= Mutua Katuku =

Kenyan politician

John Mutua Katuku (born in 1965) is a Kenyan politician who served as the Cabinet Minister for Water and Irrigation from 2006 to 2007. He was the Member of Parliament for Mwala Constituency in Machakos County from 1997 to 2007. Mutua Katuku was a Deputy Gubernatorial aspirant in Machakos County in the March 2013 general elections as the running mate to Wavinya Ndeti on a Chama Cha Uzalendo political party ticket.

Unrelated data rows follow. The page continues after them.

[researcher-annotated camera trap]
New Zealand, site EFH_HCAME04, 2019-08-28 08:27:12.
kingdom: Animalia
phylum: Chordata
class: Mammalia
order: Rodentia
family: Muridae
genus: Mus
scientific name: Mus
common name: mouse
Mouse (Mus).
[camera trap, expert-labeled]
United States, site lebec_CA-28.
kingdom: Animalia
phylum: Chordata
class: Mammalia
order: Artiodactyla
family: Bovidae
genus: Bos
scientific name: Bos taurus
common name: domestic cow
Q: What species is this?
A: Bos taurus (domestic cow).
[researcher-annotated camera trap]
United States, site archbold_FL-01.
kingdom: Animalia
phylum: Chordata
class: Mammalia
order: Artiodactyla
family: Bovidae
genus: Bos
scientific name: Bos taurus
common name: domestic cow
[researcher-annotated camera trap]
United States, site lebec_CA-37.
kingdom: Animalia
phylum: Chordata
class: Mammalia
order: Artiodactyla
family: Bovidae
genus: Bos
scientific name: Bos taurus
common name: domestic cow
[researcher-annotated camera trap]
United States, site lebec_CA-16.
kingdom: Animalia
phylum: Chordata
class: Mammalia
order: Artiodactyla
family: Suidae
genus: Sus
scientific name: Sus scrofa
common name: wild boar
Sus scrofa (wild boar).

He ran for the Machakos County senatorial by-election of 19 March 2021 on a Maendeleo Chap Chap Party ticket and withdrew from the race two days before voting day.
==Education==
John Mutua Katuku holds a Bachelor of Arts university degree from the University of Nairobi, and a Master of Arts postgraduate degree in Sociology from Kenyatta University.

==Early life==
In 1996 and 1997, Mutua Katuku worked as a community development officer and administrator at the Child Welfare Society of Kenya.

Katuku was chairman of the strategy caucus that orchestrated the formation of the National Alliance of Kenya political party in 2002.

==Politics==
Mutua Katuku succeeded Martha Karua as the Kenyan Cabinet Minister for Water and Irrigation in 2006.

He has held a seat in the Kenyan parliament as the Member of Parliament for MWala constituency from 1997 to 2007.

John has vied for different political positions over the years in Kenya's elections. He vied for the Machakos County Senate seat and lost in the 2022 general elections on a People's Trust Party (PTP) ticket.